Prosecutor Sawicki: Before hearing questions on the part of the defendants and attorneys, I want to show you some documents that will make some explanations unnecessary.

Jury Jodłowski: Court Experts, did you consider in your opinions, the issue of the Jewish quarter? Do you have any data, what percentage of the area was taken over by the German quarter and what number of inhabitants were relocated?

Court expert: If I may answer on behalf of all my fellow experts, we cannot answer without relevant, accurate materials. I don’t even know if you are able to retrace it. As far as the second question is concerned, naturally I cannot now provide adequate data, only the data based on impressions. And so it was well known, for example, that the use of electricity was unlimited in the so-called German quarters, while areas populated by Poles were subjected to restrictions. The same concerns, for example, gas. Finally, I could mention how certain shops or restaurants were available only to Germans, and that there was the famous separation of the Germans from other people in streetcars, known as Nur für Deutsche [Only for Germans], where often in the section intended for Polish people, in a streetcar overcrowded to impossibility, people were simply suffocating while in the section next to it, behind the symbolic rope, where there were completely free seats.

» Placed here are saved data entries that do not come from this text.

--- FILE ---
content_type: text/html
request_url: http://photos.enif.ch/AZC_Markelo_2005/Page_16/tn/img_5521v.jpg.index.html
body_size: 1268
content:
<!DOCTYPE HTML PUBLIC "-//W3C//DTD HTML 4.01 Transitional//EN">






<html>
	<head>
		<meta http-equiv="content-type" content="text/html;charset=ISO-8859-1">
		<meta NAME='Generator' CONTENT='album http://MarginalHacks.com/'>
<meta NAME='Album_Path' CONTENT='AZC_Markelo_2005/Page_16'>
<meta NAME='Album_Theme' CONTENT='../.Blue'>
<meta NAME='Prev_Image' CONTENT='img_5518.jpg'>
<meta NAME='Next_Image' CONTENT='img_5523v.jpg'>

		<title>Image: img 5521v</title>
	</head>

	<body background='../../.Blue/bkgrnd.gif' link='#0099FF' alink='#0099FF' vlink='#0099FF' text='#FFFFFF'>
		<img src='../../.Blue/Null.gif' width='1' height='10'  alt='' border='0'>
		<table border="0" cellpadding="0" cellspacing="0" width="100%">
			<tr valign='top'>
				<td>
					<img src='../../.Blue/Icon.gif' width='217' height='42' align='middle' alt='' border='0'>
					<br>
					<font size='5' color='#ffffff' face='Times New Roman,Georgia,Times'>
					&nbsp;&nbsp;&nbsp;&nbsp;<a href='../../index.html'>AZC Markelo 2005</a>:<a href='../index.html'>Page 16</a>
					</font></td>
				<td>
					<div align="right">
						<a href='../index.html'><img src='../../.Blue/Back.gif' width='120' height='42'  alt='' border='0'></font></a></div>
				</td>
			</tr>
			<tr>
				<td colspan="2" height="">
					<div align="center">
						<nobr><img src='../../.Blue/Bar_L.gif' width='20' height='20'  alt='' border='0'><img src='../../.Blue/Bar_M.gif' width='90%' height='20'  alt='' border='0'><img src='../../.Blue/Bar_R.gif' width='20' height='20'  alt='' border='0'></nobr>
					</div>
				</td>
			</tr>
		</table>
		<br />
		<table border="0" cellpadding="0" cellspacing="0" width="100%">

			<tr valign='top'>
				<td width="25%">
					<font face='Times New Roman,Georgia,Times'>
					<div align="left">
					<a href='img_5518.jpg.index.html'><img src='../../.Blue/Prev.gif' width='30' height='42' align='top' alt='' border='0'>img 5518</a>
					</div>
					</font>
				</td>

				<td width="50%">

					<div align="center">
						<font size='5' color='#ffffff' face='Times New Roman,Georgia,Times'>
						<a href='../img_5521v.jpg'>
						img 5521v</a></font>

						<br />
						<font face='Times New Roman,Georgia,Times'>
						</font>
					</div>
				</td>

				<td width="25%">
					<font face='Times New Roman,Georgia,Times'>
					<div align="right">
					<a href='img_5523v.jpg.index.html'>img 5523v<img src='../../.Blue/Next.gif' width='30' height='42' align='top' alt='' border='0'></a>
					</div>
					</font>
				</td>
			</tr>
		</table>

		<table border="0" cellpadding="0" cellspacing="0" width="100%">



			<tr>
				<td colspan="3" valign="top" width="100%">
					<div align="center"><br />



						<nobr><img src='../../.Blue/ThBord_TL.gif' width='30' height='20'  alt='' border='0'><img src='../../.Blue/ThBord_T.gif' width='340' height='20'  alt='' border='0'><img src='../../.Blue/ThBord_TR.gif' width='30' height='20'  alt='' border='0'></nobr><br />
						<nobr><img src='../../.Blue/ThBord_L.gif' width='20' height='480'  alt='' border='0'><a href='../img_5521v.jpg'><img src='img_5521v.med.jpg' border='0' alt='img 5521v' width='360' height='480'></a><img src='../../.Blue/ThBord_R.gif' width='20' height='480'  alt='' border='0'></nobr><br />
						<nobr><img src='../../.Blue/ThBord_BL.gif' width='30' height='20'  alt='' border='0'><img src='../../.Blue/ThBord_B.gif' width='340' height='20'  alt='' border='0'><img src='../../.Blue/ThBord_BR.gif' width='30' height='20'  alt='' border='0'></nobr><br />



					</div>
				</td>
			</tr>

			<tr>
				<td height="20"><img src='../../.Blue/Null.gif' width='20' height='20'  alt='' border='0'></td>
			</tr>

Jury Jodłowski: And what about the state of the houses from which Poles were displaced and to which they were relocated?

Court expert Piotrowski: Regarding the status of the dwellings at the time of the displacement, I can answer only how they appeared later. It’s hard for me to say because I was never in German houses. Naturally, they took over the best areas, most modern- furnished homes, and lived in the healthiest conditions. Meanwhile, they gave over the oldest and worst housing to the displaced Poles. An exception to this were such areas as, for example, Żoliborz, which, due to its location, represented great danger for the Germans; simple dread and fear did not allow the Germans to take the modern housing in the borough of Żoliborz.